■ **Instructions for the task**
How many lines of the material contain the word "point"? Reply with the number only.

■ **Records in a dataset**
--- Start ---

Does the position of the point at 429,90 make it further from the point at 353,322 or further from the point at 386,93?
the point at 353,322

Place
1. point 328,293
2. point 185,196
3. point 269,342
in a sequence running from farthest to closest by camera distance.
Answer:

--- End ---

■ **Correct answer**
5